『近世初期文芸』 第29号 責了

●本日、『近世初期文芸』第29号の責了を、稲栄社印刷に送った。後は、吉田会長さんの御配慮で印刷・製本・発行を待つのみである。この号も、安藤武彦氏・位田絵美氏・田中宏氏の力作を掲載できた。有難いことと感謝している。

●この『近世初期文芸』を創刊したのは、昭和44年であるから、今から43年前になる。近世初期俳諧を研究していた、島本昌一氏と私の二人で、お茶の水の喫茶店で、この「近世初期文芸」の誌名を決めた。研究会の創立1年後のことである。

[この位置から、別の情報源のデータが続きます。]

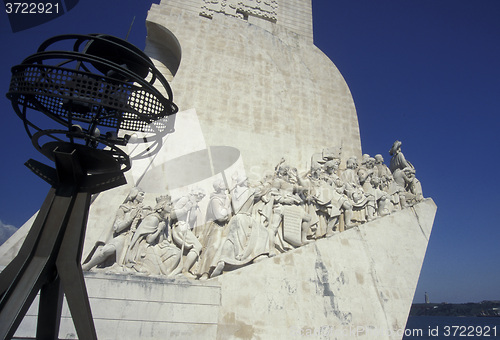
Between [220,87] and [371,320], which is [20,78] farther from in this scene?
[220,87]

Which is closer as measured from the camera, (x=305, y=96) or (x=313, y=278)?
(x=313, y=278)

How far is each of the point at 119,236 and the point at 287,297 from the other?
238cm

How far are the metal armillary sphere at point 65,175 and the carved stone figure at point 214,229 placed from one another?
2.56 m

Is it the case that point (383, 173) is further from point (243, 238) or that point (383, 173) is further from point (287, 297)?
point (287, 297)

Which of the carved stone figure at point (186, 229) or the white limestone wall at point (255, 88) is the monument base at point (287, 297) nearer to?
the carved stone figure at point (186, 229)

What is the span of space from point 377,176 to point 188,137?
4031 mm

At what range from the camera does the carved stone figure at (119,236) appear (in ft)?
14.9

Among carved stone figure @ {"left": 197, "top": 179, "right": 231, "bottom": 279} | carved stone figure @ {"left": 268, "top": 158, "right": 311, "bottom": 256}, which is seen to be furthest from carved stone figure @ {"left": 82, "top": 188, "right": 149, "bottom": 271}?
carved stone figure @ {"left": 268, "top": 158, "right": 311, "bottom": 256}

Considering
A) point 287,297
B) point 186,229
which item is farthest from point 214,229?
point 287,297

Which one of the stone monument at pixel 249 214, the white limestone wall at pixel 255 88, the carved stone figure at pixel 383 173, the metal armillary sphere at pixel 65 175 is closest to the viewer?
the metal armillary sphere at pixel 65 175

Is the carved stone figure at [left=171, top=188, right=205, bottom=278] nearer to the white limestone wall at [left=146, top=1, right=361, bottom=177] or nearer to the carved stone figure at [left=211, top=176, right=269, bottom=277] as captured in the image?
the carved stone figure at [left=211, top=176, right=269, bottom=277]

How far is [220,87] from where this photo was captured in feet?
27.6

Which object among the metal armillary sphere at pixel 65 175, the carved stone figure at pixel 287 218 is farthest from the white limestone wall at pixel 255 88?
the metal armillary sphere at pixel 65 175

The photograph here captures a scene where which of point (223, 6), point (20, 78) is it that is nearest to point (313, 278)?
point (20, 78)
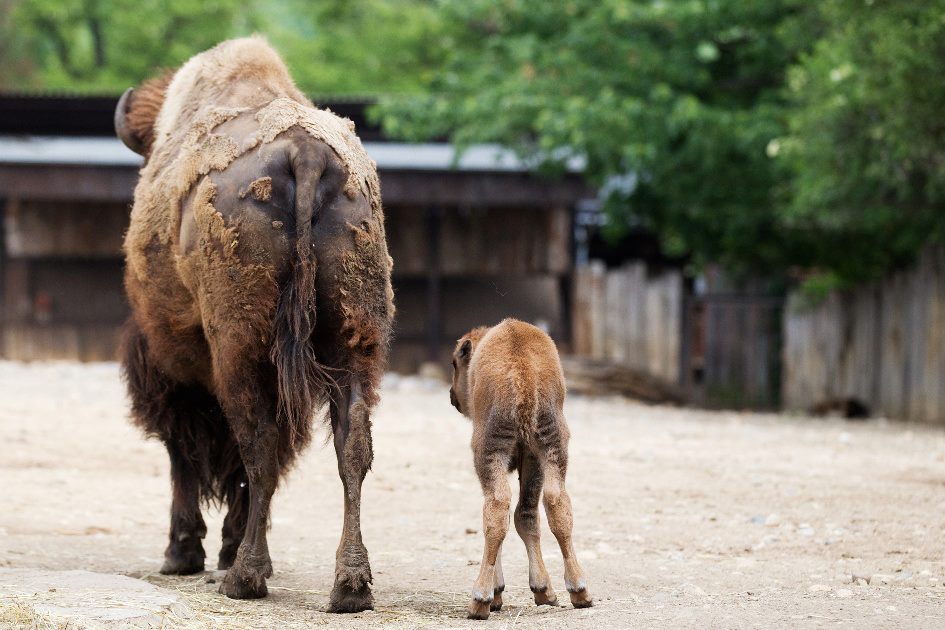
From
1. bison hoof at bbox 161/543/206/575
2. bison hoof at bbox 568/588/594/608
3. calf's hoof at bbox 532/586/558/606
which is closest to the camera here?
bison hoof at bbox 568/588/594/608

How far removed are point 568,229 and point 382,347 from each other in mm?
15112

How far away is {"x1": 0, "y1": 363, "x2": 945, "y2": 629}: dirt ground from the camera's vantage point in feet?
17.8

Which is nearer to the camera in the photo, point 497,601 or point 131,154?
point 497,601

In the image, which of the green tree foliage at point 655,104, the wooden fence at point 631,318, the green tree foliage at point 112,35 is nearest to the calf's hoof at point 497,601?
the green tree foliage at point 655,104

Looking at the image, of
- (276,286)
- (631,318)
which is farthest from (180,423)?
(631,318)

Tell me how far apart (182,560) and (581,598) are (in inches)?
88.4

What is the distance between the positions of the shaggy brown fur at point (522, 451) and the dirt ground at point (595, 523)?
0.49ft

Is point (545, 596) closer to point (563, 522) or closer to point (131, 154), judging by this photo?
point (563, 522)

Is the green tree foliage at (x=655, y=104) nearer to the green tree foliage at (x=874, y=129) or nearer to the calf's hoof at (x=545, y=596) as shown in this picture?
the green tree foliage at (x=874, y=129)

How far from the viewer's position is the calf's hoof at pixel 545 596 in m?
5.46

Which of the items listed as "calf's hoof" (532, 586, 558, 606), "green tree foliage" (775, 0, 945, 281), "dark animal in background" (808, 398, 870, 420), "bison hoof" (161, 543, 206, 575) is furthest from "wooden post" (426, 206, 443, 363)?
"calf's hoof" (532, 586, 558, 606)

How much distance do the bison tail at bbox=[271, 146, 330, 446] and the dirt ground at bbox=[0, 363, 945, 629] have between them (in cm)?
91

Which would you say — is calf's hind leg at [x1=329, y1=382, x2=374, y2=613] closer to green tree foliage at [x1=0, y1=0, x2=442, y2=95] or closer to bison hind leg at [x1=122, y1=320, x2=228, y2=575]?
bison hind leg at [x1=122, y1=320, x2=228, y2=575]

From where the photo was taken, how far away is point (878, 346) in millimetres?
16016
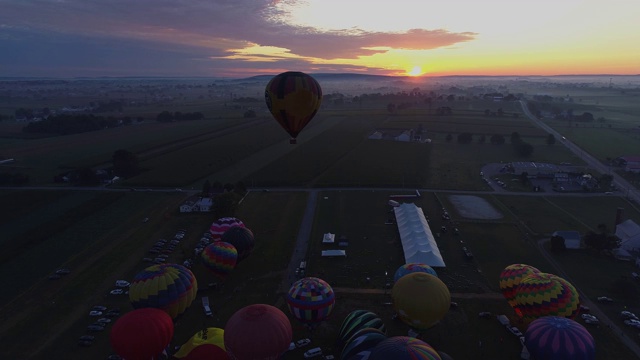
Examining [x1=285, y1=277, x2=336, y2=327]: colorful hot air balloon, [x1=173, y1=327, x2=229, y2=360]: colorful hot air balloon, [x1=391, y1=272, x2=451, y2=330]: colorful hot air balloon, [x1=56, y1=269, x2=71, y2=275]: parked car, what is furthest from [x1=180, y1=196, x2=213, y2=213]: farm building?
[x1=391, y1=272, x2=451, y2=330]: colorful hot air balloon

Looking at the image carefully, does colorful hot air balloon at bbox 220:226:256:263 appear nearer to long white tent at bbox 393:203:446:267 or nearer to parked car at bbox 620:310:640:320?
long white tent at bbox 393:203:446:267

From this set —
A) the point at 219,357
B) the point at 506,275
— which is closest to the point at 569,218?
the point at 506,275

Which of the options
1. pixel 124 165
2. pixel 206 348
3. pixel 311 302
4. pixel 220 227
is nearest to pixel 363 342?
pixel 311 302

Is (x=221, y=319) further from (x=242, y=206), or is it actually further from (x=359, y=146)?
(x=359, y=146)

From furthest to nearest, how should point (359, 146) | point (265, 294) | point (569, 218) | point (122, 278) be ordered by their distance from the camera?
point (359, 146), point (569, 218), point (122, 278), point (265, 294)

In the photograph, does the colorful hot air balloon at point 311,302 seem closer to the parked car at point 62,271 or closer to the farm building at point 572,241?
the parked car at point 62,271

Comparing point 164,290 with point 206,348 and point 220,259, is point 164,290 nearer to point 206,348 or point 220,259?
point 206,348

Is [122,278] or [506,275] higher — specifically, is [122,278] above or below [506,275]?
below
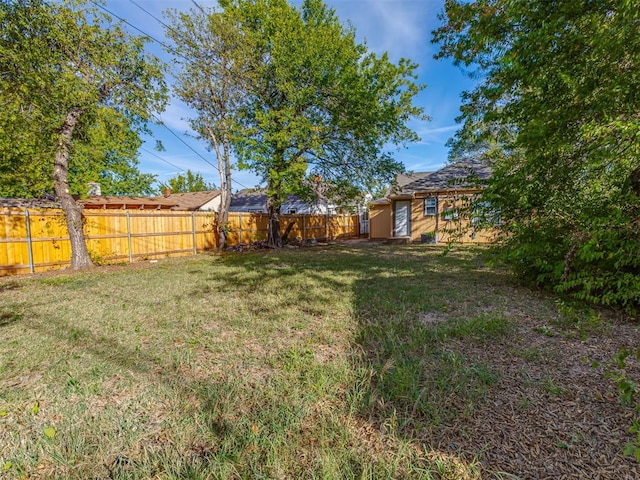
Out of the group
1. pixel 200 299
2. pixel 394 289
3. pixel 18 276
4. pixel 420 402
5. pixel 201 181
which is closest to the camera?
pixel 420 402

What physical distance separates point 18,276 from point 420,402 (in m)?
10.5

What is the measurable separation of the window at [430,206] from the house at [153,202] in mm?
14587

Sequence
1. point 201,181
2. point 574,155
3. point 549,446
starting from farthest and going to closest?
point 201,181 < point 574,155 < point 549,446

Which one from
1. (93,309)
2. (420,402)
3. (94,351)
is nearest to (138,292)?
(93,309)

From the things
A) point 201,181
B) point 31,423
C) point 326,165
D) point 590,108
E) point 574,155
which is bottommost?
point 31,423

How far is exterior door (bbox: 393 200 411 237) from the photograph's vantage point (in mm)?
17045

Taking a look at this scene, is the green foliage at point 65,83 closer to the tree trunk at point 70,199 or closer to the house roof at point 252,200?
the tree trunk at point 70,199

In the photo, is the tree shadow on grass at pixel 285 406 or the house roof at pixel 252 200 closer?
the tree shadow on grass at pixel 285 406

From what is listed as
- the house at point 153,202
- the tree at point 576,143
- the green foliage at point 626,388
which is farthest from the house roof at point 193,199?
the green foliage at point 626,388

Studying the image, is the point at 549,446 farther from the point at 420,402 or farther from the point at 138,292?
the point at 138,292

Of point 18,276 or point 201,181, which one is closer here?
point 18,276

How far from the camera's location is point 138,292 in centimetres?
595

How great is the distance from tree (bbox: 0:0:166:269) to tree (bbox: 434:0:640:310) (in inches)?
361

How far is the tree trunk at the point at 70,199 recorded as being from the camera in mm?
8445
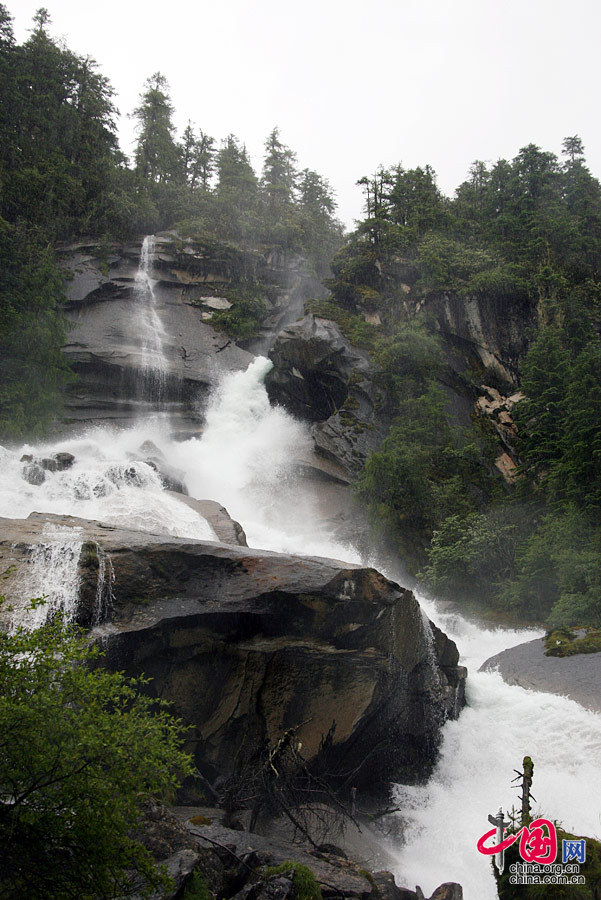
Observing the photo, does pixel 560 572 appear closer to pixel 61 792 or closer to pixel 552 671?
pixel 552 671

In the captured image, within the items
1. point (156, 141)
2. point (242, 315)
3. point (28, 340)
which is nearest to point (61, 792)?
point (28, 340)

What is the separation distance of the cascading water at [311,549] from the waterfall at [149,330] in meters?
2.18

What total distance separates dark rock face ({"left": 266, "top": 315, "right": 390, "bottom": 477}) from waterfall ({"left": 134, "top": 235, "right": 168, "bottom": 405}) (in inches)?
227

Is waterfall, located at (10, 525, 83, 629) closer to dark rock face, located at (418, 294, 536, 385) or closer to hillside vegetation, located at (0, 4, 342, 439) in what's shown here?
hillside vegetation, located at (0, 4, 342, 439)

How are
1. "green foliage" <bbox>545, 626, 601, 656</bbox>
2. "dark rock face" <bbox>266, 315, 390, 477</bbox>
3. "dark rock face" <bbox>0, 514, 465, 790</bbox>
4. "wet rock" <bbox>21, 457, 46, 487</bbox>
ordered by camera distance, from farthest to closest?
"dark rock face" <bbox>266, 315, 390, 477</bbox>, "wet rock" <bbox>21, 457, 46, 487</bbox>, "green foliage" <bbox>545, 626, 601, 656</bbox>, "dark rock face" <bbox>0, 514, 465, 790</bbox>

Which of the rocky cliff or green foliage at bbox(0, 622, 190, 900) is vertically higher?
the rocky cliff

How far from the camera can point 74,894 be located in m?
4.61

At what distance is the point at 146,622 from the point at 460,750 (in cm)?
677

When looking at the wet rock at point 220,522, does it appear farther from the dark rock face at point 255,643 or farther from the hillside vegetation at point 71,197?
the hillside vegetation at point 71,197

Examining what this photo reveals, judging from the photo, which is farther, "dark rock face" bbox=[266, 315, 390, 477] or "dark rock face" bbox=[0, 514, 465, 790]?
"dark rock face" bbox=[266, 315, 390, 477]

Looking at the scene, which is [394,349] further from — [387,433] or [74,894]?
[74,894]

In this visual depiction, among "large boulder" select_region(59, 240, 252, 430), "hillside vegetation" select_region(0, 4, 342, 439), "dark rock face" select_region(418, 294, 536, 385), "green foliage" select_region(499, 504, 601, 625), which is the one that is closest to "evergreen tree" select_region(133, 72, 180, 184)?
"hillside vegetation" select_region(0, 4, 342, 439)

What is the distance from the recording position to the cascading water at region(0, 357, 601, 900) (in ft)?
30.5

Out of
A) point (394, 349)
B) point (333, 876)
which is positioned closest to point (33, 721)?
point (333, 876)
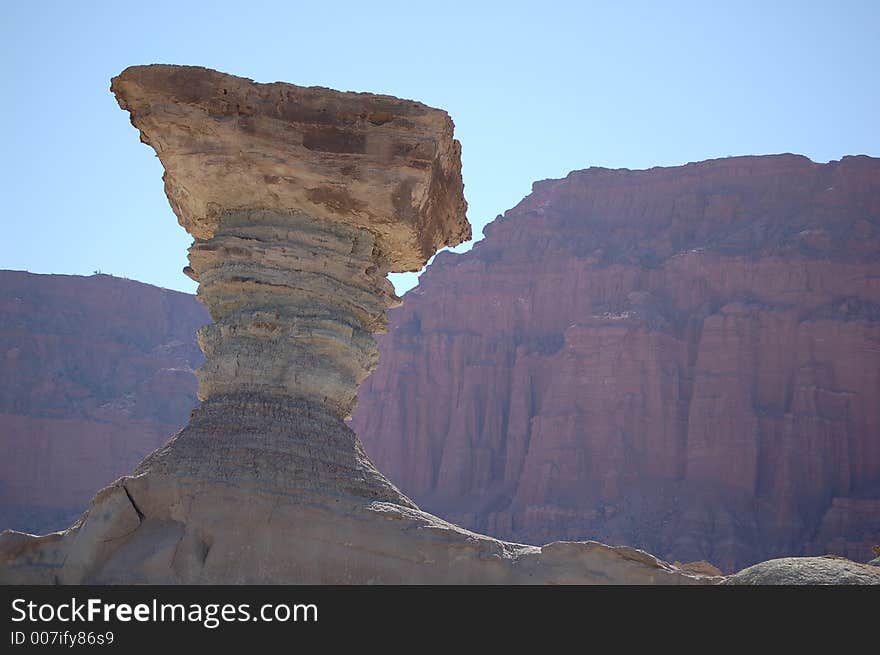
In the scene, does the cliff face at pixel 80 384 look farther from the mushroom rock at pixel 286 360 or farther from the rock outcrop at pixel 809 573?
the rock outcrop at pixel 809 573

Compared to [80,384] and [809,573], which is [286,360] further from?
[80,384]

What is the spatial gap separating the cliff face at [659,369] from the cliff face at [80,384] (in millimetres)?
16169

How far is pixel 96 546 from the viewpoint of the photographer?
33.1ft

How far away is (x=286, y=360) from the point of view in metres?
11.0

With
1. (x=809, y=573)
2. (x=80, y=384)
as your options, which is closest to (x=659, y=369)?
(x=80, y=384)

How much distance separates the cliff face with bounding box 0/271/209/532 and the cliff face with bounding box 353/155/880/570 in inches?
637

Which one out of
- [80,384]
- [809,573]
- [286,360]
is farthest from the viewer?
[80,384]

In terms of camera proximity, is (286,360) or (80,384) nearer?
(286,360)

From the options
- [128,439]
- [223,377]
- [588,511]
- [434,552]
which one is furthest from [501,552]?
[128,439]

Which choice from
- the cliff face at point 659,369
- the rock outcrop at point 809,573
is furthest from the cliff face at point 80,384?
the rock outcrop at point 809,573

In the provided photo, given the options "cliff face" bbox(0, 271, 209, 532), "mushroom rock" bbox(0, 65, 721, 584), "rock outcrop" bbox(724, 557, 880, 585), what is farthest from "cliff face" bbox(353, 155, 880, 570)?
"rock outcrop" bbox(724, 557, 880, 585)

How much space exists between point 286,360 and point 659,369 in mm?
65643

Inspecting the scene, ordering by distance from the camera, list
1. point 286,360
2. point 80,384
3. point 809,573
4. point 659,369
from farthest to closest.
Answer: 1. point 80,384
2. point 659,369
3. point 286,360
4. point 809,573
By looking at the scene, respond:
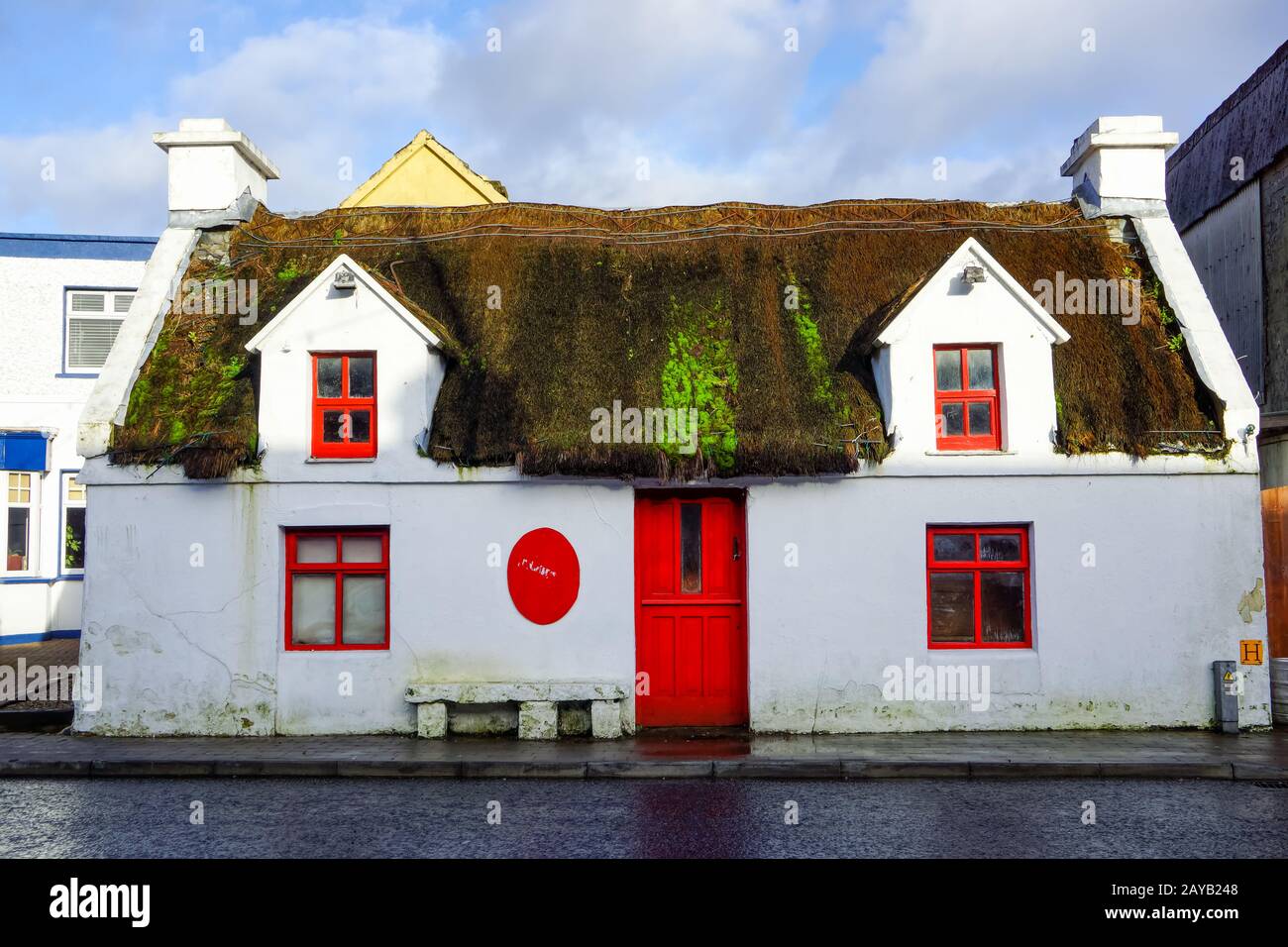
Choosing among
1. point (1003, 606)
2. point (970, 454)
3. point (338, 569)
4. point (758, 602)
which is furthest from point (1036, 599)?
point (338, 569)

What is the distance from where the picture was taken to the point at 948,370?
46.2 ft

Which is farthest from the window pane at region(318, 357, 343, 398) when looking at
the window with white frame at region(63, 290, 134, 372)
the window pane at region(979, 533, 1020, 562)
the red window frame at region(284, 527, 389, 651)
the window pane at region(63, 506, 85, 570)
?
the window pane at region(63, 506, 85, 570)

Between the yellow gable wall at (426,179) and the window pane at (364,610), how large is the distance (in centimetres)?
1203

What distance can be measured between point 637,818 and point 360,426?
672cm

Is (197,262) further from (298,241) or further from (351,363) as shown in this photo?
(351,363)

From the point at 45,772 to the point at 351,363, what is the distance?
5607mm

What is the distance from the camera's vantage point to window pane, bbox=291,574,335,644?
13.8 metres

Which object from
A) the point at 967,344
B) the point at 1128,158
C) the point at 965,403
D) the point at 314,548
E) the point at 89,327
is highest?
the point at 1128,158

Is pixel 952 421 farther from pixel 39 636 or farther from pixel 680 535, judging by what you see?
pixel 39 636

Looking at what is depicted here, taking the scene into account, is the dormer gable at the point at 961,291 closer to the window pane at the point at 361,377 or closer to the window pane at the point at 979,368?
the window pane at the point at 979,368

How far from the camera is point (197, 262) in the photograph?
52.6 feet

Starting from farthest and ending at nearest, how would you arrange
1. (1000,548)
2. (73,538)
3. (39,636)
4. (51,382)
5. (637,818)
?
(73,538), (51,382), (39,636), (1000,548), (637,818)

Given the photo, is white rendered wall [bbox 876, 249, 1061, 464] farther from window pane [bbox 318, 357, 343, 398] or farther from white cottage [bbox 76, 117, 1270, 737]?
window pane [bbox 318, 357, 343, 398]
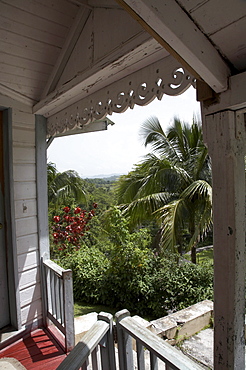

近世初期の文芸に光を当てようという意図のもとに発足した。前号の第28号までに掲載された論文、資料紹介などは、140点になる。所期の目的は、ほぼ達しつつある、と私は思っている。

●この雑誌は、創刊当初、「近世初期」と時期を限定するのは小さい考えである、という大家の批判もあったが、私は、びくともしなかった。近世初期は、それほど魅力に満ちていて、日本の文芸史からみても、それだけの主張をするに十分だと考えていたからである。日本の歴史上でも、近世初期は大啓蒙期で注目すべき時期である。そこに、私は関心をもった。

●創刊当初からの、島本氏は、事情があって、途中で分かれて、別に『近世文学研究』という雑誌を創刊された。この雑誌は判型も小さくなって、昨年、第3号まで発行された。島本氏は、近世初期から飛び出して、近世全般に視野を広げられた。しかし、研究する姿勢は同じである。お互いに情熱の尽きるまで、頑張りたい。